Bu kavga okulun önünde olduğu için etraftan kalabalık toplanmaya başlamıştı. O an içimdeki korku büyüyordu; olayın idareye kadar gitmesinden ve son yılımızda başımızın belaya girmesinden korkuyordum. Caner’i sakinleştirebilir miydim? Ama işler çığırından çıkmıştı. Caner, Furkan’ı tek hamleyle yere serip tekmelemeye başladı. “Bir daha Asya’ya sesini yükselttiğini duymayacağım, dilini koparırım!” diye bağırıyordu.
Kalabalığın arasında, elleri cebinde dikilen birini fark ettim; bu, Tufan abi olmalıydı. Sabahki sözleri kulağıma çalındı: “Sen koş Tufan abi yardım et dersin.” O an, bizi kurtarabilecek tek kişi oydu; çünkü Furkan ondan korkuyordu. Tufan abi, sanki bu anı bekliyormuş gibi, Caner’i Furkan’ın üzerinden itti. Ardından, Furkan’ın ensesinden tutup kaldırdı. Caner’e dönerken, “Sen bana bırak bu iti, Asya’yı daha fazla korkutma. Hadi aslanım,” dedi ve gitti.
Korkulu gözlerle Caner’e baktım, sadece sessizce durabiliyordum. Derin nefesler alıyor, içindeki öfke dalgasını bastırmaya çalışıyordu. Caner, beni kollarının arasına alıp sımsıkı sarıldı. “Endişelenme, güzelim, korkma, iyiyim,” diye fısıldadı. “Bu durumu neden bana anlatmadın? Ne zamandır rahatsız ediyor seni bu şerefsiz?”
“Onunki bir takıntı, psikopat o. Sevdiğinden değil. Bir süredir böyle. Lütfen, sonra konuşalım mı bunu?” dedim ve bir adım geri çektim. Onu böyle bir duruma düşürmekten utanç duyuyordum. Eskişehir’e ilk geldiğinde böyle bir kavganın içinde bulması benim için yıkıcıydı.
Gerçekten geri çekildiğimde, Caner bir an duraksadı. Ancak kalabalık henüz dağılmadığı için tepki vermedi. Zamanı dolmuştu; artık gitmesi gerekiyordu. Tekrar sarıldı, “Şimdi gitmem gerek ama sen kal dersen kalırım. İyi değilsen yanında olmaya hazırım,” dedi.
“Hayır, git; derslerinden geri kalma. Emin ol, bu halledilemeyecek bir şey değil. Zaten Tufan abiyi biliyorsun, o halleder,” dedim ve sarılmayı bıraktım, bir adım geri attım.

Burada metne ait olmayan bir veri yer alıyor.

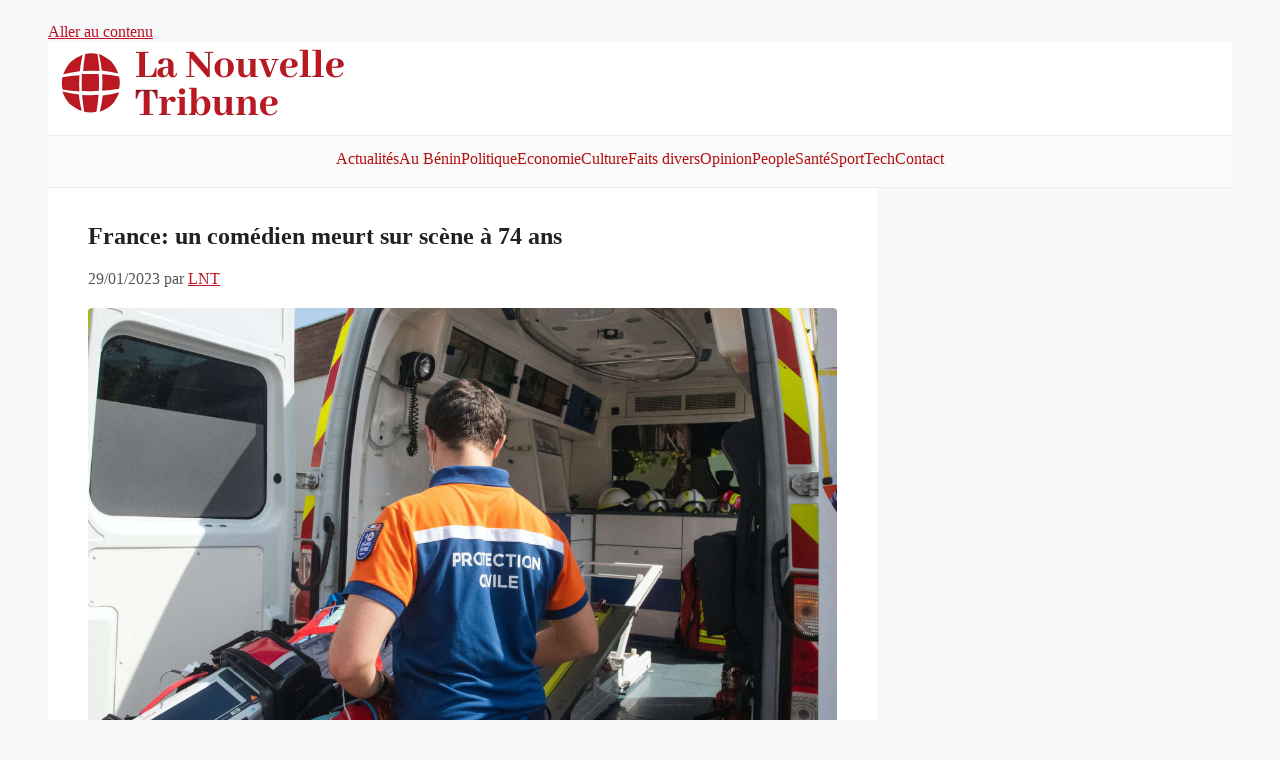

--- FILE ---
content_type: text/html; charset=utf-8
request_url: https://www.google.com/recaptcha/api2/aframe
body_size: 264
content:
<!DOCTYPE HTML><html><head><meta http-equiv="content-type" content="text/html; charset=UTF-8"></head><body><script nonce="dSJ_YrfN8symTkU7xnNfMA">/** Anti-fraud and anti-abuse applications only. See google.com/recaptcha */ try{var clients={'sodar':'https://pagead2.googlesyndication.com/pagead/sodar?'};window.addEventListener("message",function(a){try{if(a.source===window.parent){var b=JSON.parse(a.data);var c=clients[b['id']];if(c){var d=document.createElement('img');d.src=c+b['params']+'&rc='+(localStorage.getItem("rc::a")?sessionStorage.getItem("rc::b"):"");window.document.body.appendChild(d);sessionStorage.setItem("rc::e",parseInt(sessionStorage.getItem("rc::e")||0)+1);localStorage.setItem("rc::h",'1768683483475');}}}catch(b){}});window.parent.postMessage("_grecaptcha_ready", "*");}catch(b){}</script></body></html>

“Aklım sende kalacak. Kendinden haberdar et. Varınca konuşuruz. Görüşürüz, güzelim,” dedi ve yüzünde buruk bir gülümseme belirdi. Ben de onun gidişine karşılık olarak buruk bir gülümseme ile yanıt verdim.
...
“…tuz parça kırılsak da hâlâ içimizde o yanardağ ağzı hâlâ kıpkızıl gülümseyen -sanki ateşten bir tebessüm- zehir zemberek aşkımız…”

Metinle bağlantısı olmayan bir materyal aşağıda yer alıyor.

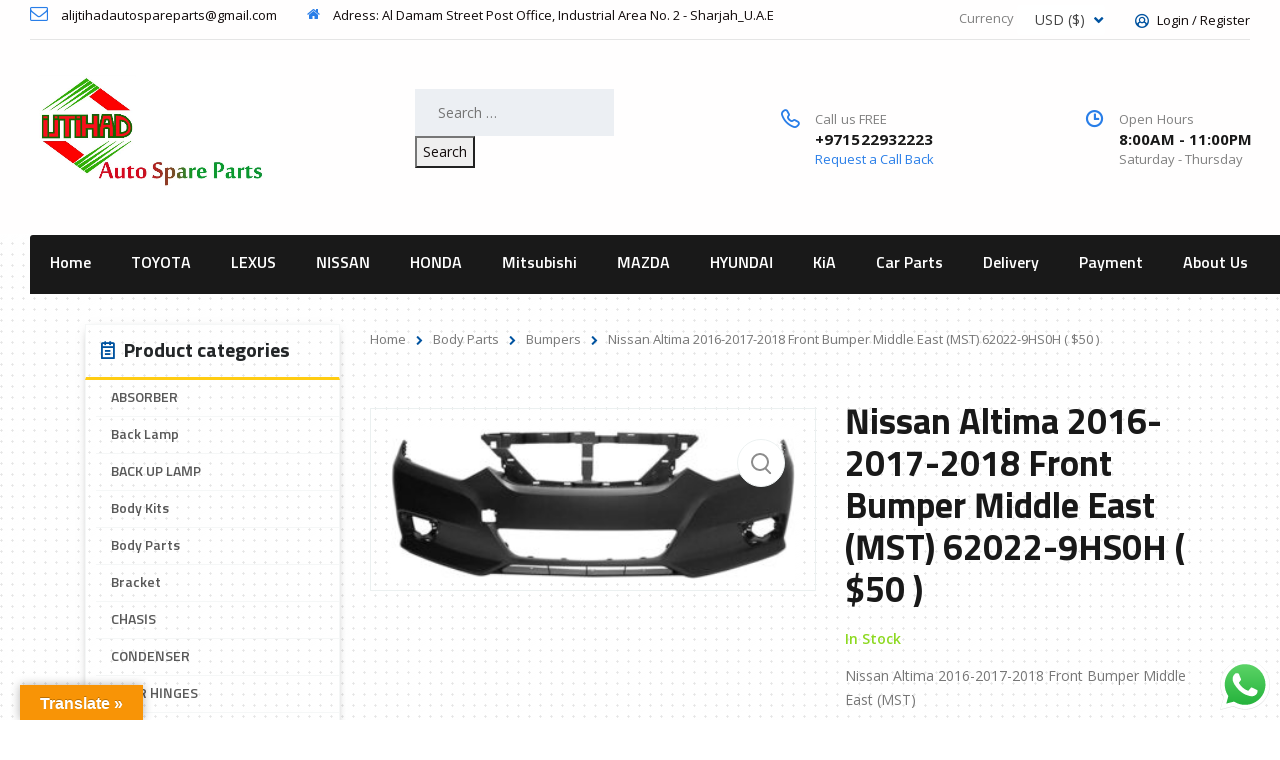

--- FILE ---
content_type: text/css
request_url: https://ijtihadparts.com/wp-content/plugins/stm-woocommerce-motors-auto-parts/assets/css/stm_wcmap_ap_icon_box.css?ver=1762158135
body_size: -59
content:
.stm-wcmap-ap-icon-box {
    display: -webkit-box;
    display: -ms-flexbox;
    display: flex;
    -webkit-box-orient: horizontal;
    -webkit-box-direction: normal;
    -ms-flex-direction: row;
    flex-direction: row;
    -ms-flex-wrap: nowrap;
    flex-wrap: nowrap;
    -webkit-box-align: start;
    -ms-flex-align: start;
    align-items: flex-start;
    -webkit-box-pack: justify;
    -ms-flex-pack: justify;
    justify-content: space-between;
}

.stm-wcmap-ap-icon-box .stm-wcmap-ap-icon-wrap {
    display: block;
    min-width: 15%;
    margin-right: 23px;
}

.stm-wcmap-ap-icon-box .stm-wcmap-ap-icon-wrap img {
    display: block;
    width: 100%;
}

.stm-wcmap-ap-icon-box .stm-wcmap-text-wrap h4 {
    display: block;
    line-height: 15px;
    margin-bottom: 0;
}

.stm-wcmap-ap-icon-box .stm-wcmap-text-wrap .content {
    font-size: 14px;
    line-height: 24px;
    color: #777777;
    margin-top: 15px;
}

“Bizim de ateşten tebessümlerimiz var. Hayal kırıklıklarıyla, çaresizlikle doldurduğumuz tebessümlerimiz. Bir insan bir insanı sevince, hikayesini de severmiş. Paramparça olsak da, içimizdeki yanardağ patladığında ikimizi de yok edecek olsa da, biz böyle sevmeye devam edebilecek miyiz? Hikayelerimizle. Ateşten tebessümlerimiz, pastel renkli dünyamızla zehir olsak da birbirimize. Panzehir yine birbirimizin dudakları olacak mı, sevgilim?”